Барбру с Марией тут же берутся за ведра и умудряются дотащить их, расплескав лишь половину. Ханс же стоит посреди кухни и потирает ранку на подбородке, как вдруг в голову ему приходит идея и он велит Ингрид одеться, они пойдут смотреть на море: она научится не бояться его, если увидит самый свирепый, самый внушительный его лик.
Он и сам не понимает, как ему такое придумалось.

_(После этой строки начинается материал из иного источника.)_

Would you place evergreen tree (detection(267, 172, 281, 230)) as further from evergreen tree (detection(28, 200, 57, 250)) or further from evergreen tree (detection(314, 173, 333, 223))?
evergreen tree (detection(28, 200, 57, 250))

И она не понимает. Но Ханс одевает ее, хотя Мартин качает головой, и обвязывает Ингрид веревкой вокруг талии. Они выходят под пенящееся небо, бредут к югу, шагают против потока ветра и воды, с трудом перелезают через три каменные изгороди и прячутся за ними, переводя дыхание, снова двигаются вперед, каждое препятствие вызывает у отца смех, чтобы хватало дыхания, Ингрид закрывает руками лицо, вот и небольшой холмик за русской лиственницей, последняя преграда перед ревом моря, оно накидывается на них, свирепые стены воды, которые вздымаются вверх во тьме ночи, и обрушиваются на них, и разбиваются о камни, и берег, и утесы, так что в лицо им шипят песок, и ракушки, и лед, потому что на это смотреть нельзя, нельзя осмыслить, нельзя запомнить, это трубный глас Божий, и его надо в одночасье забыть.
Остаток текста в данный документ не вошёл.